I have a set of small questions about rational curves.
A rational curve is a curve birationally equivalent to $\mathbb{P}^1$. But I've also seen it said that "$X$ contains a rational curve" when there is a nonconstant (rational?) morphism $f$ from $\mathbb{P}^1$ to $X$. Does this mean that the image of $f$ is a rational curve? If so, why is that true?
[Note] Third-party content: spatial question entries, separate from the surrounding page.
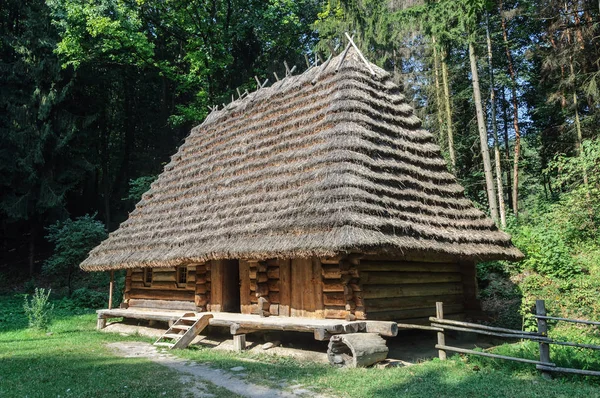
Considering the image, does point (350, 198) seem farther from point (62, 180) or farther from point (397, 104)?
point (62, 180)

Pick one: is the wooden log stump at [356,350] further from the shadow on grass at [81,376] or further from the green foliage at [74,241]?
the green foliage at [74,241]

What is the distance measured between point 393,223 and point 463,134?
18.9 metres

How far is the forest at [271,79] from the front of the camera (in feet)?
63.8

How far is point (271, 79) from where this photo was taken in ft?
97.4

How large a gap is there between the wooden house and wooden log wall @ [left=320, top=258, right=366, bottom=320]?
0.02 meters

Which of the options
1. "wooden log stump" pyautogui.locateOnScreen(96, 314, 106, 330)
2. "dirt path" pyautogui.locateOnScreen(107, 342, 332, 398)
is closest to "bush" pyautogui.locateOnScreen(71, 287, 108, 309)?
"wooden log stump" pyautogui.locateOnScreen(96, 314, 106, 330)

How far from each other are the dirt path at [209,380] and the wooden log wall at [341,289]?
2.53 m

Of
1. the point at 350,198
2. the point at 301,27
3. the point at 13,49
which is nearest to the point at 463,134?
the point at 301,27

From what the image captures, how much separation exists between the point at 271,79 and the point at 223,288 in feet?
63.4

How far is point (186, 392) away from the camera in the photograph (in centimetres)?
705

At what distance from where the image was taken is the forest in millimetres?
19438

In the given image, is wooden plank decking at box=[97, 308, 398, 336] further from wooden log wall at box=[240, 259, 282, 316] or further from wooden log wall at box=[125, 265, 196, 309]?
wooden log wall at box=[125, 265, 196, 309]

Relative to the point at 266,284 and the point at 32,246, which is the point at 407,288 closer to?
the point at 266,284

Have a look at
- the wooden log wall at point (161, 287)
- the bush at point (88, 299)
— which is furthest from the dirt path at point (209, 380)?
the bush at point (88, 299)
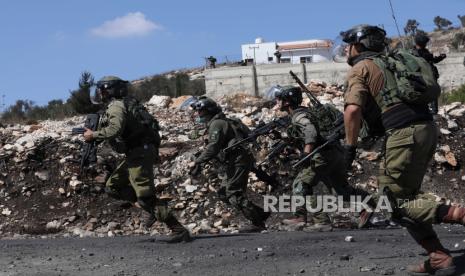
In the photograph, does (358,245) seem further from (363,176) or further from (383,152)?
(363,176)

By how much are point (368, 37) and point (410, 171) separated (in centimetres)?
104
Are there easy conditions that $f$ must satisfy for its image to be isomorphic to $\mathbb{P}^1$?
1) If $X,Y$ are smooth projective curve (over an algebraically closed field of any characteristic) and if $f\colon X\to Y$ is a non-constant morphism, then we have for their genera $g(X)\geq g(Y)$ (Hartshorne, Chapter IV, Example 2.5.4) so that, indeed, if $X=\mathbb P^1$ then we must have $Y=\mathbb P^1$ too .
However note carefully that $f$ needn't be an isomorphism: it could be a ramified covering of any positive degree $d$, as examplified by $$f\colon \mathbb P^1\to \mathbb P^1\colon[x:y]\mapsto [x^d:y^d] .$$
2) If you have a non constant morphism $f\colon \mathbb P^1\to Y$ where $Y$ is a projective curve which is not supposed smooth, then $Y$ is still rational but of course not isomorphic to $\mathbb P^1$ if $Y$ does have a singularity.
The simplest example is to take for $Y$ the singular plane curve (called cusp) $Y\subset \mathbb P^2$ given by the equation $y^2z=x^3$ and for $f$ its normalization (=desingularization) $$f\colon \mathbb P^1\to Y\colon [u:v]\mapsto [x:y:z]=[u^2v:u^3:v^3]$$ which is a bijective morphism but not an isomorphism.